TEXTO FORNECIDO:

Palavras-chave: Educação Estatística, Teoria Histórico-Cultural, Medidas de Tendência Central.

Abstract: This article aims to investigate how Vygotsky's Historical-Cultural Theory can contribute to the critical reflection of teaching practices of measures of central tendency in the Statistics class. For this, a bibliographic review. Afterwards, some approaches considered frequent in the process of teaching-learning-evaluation of the concepts of Mean, Mode and Median in the light of concepts worked by Vygotsky, aiming to understand how their theory can offer a solid base of knowledge that assist teachers in formulating their own approaches to these contents. Finally, this bibliographic survey provided indications that teachers who teach concepts related to Statistics can actually use knowledge about Vygotsky's Historical-Cultural Theory in order to improve their teaching practices.

Keywords: Statistical Education, Historical-Cultural Theory, Measures of Central Tendency.

INSTRUÇÕES:
1. Enumere as palavras-chave em português que constam no texto fornecido.
2. De acordo com o resumo do texto fornecido, que tipo de levantamento foi realizado na investigação?

DADOS FORNECIDOS:
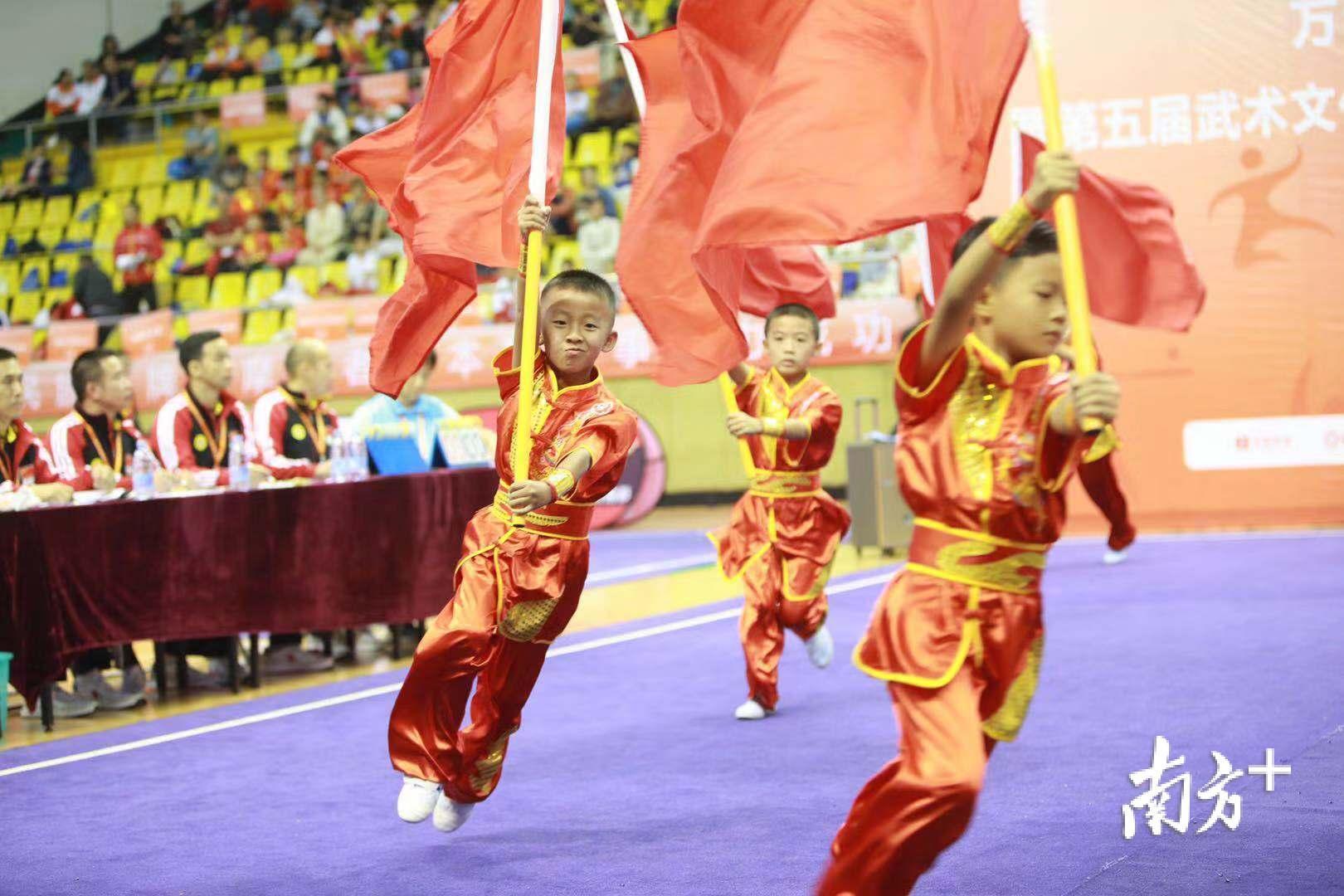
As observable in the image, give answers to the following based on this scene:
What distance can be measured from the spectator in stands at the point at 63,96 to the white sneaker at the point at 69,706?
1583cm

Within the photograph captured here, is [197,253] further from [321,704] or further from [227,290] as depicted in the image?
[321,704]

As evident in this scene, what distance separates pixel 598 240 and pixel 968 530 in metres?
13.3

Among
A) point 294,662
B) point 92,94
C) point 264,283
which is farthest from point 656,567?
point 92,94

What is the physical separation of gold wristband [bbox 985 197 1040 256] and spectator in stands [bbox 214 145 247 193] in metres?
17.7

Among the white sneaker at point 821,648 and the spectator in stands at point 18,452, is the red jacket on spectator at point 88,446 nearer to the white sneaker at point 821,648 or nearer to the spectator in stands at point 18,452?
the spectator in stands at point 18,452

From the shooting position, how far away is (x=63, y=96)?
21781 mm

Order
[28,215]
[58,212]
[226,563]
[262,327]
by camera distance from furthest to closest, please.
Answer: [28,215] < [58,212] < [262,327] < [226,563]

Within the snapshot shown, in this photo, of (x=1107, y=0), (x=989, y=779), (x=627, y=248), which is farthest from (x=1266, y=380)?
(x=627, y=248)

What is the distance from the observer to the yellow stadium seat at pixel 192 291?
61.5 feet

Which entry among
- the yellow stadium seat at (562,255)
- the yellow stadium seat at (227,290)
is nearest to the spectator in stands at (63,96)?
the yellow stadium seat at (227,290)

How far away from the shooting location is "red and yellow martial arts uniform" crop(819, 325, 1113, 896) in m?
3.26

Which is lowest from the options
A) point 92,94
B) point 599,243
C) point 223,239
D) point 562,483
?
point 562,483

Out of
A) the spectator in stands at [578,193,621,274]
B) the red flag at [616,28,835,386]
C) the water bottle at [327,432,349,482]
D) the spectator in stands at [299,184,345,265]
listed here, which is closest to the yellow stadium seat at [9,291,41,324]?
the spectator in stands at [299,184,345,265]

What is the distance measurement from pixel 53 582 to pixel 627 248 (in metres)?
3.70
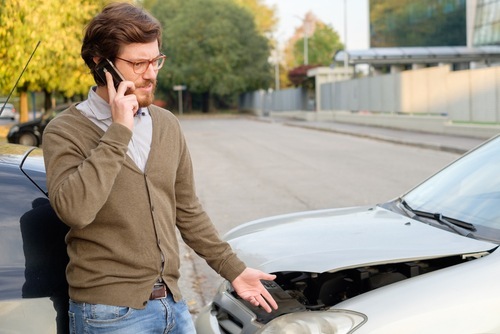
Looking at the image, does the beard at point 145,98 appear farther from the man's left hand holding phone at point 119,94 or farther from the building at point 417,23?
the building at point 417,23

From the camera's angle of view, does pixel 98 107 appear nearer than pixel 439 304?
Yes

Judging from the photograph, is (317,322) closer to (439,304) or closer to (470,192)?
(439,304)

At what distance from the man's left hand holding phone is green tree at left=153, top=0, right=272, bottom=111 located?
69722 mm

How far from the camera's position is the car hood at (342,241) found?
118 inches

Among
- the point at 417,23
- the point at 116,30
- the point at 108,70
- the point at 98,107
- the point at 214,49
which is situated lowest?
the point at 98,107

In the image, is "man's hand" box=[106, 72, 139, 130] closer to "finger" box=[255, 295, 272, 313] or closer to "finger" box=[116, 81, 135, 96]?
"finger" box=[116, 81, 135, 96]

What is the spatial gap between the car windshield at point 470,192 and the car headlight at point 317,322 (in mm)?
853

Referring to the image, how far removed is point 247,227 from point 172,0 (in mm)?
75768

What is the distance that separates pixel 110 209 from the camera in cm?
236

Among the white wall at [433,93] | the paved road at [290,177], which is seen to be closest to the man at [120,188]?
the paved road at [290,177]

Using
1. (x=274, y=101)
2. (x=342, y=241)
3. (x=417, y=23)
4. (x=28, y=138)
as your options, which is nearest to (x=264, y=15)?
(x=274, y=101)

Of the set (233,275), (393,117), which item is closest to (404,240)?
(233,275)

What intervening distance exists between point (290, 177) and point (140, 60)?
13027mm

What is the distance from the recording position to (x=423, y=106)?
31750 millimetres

---

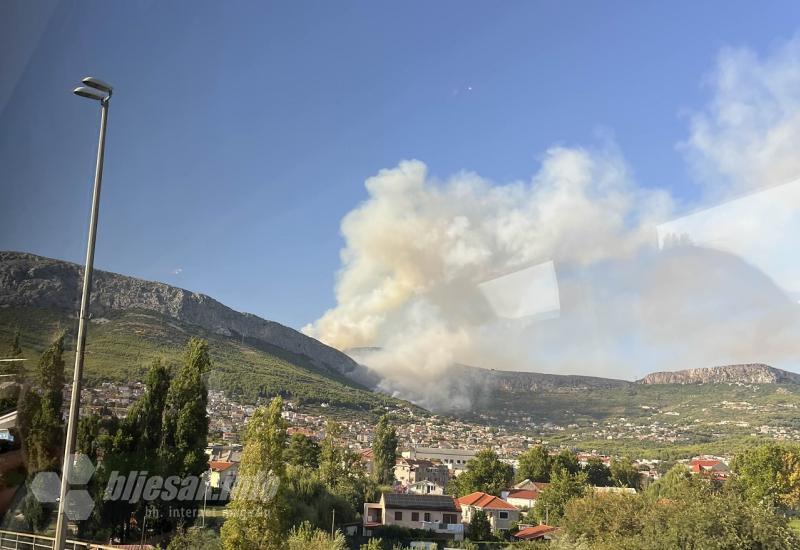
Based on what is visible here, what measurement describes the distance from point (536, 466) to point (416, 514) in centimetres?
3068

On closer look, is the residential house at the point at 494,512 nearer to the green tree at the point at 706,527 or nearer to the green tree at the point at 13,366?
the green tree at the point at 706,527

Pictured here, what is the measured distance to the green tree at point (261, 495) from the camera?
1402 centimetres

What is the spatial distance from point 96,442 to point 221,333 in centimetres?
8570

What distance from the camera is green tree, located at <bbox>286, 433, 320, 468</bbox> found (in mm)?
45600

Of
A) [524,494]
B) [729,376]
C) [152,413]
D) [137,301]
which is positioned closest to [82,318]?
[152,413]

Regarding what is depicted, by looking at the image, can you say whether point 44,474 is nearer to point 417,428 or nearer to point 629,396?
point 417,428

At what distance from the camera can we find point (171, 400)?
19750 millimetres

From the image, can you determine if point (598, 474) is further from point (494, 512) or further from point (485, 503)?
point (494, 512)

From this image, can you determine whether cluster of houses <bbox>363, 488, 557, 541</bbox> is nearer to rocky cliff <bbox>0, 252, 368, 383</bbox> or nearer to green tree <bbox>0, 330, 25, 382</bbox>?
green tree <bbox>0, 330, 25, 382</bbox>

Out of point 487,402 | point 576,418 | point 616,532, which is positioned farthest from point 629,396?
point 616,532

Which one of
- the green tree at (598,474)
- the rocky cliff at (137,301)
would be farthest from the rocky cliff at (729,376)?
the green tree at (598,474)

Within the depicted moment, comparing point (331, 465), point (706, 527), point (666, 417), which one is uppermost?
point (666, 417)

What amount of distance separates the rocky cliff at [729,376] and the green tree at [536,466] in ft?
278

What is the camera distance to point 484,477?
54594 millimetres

--

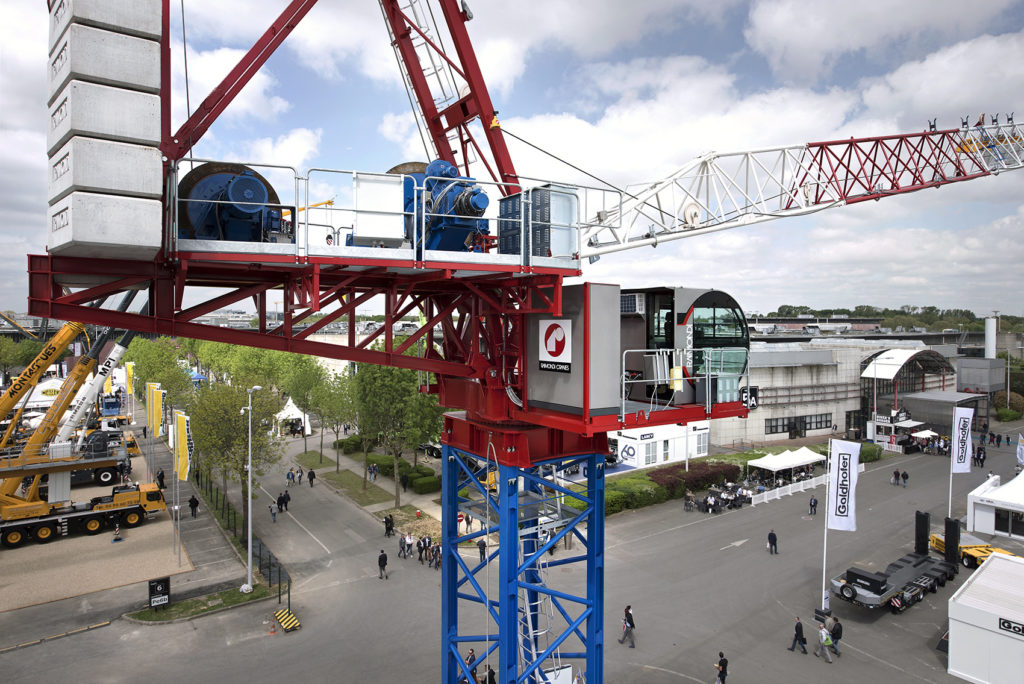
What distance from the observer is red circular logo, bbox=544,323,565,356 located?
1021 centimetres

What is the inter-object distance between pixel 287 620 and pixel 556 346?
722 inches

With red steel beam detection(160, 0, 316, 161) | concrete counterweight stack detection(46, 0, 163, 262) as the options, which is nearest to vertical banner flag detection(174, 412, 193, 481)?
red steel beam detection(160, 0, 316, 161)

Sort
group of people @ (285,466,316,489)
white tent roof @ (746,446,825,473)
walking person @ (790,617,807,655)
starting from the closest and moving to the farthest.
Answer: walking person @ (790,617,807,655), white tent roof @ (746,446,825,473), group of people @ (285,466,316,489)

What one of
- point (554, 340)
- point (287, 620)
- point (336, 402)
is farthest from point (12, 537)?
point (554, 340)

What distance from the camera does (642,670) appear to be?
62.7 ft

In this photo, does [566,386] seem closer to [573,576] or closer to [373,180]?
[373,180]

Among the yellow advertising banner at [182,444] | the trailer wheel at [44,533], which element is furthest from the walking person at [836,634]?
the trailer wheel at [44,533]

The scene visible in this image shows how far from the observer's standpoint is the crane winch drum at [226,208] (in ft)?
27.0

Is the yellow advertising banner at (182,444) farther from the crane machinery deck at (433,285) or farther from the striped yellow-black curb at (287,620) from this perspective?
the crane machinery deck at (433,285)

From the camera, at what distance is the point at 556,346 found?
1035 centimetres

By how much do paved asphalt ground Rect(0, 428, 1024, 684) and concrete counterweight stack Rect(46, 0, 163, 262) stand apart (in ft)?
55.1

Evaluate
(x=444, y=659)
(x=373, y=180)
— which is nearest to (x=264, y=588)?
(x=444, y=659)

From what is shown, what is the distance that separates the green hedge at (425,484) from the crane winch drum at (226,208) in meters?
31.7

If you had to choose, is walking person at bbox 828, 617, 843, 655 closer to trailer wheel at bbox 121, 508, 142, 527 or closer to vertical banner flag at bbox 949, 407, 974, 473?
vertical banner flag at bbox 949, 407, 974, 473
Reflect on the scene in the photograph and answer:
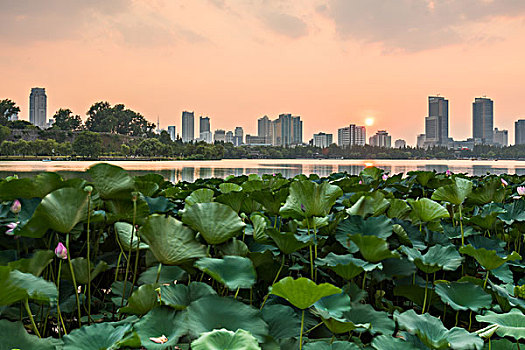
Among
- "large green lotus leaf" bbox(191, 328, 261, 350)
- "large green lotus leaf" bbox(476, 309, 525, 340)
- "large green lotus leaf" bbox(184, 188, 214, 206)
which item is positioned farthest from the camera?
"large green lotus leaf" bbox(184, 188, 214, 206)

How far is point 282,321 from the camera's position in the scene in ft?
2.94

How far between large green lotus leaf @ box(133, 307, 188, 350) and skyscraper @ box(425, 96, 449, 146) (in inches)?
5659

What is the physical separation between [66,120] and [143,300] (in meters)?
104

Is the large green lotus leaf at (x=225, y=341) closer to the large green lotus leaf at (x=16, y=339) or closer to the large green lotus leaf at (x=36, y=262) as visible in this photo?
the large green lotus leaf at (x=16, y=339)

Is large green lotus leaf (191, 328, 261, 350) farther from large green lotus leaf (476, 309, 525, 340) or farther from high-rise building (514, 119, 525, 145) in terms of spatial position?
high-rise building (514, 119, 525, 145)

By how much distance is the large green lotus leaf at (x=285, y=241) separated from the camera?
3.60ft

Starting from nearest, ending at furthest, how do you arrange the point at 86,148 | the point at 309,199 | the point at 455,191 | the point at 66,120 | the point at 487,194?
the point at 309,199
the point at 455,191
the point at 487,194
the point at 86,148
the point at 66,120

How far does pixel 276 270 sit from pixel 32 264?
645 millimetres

RESPOSTAS:
1. Educação Estatística; Teoria Histórico-Cultural; Medidas de Tendência Central.

2. Uma revisão bibliográfica.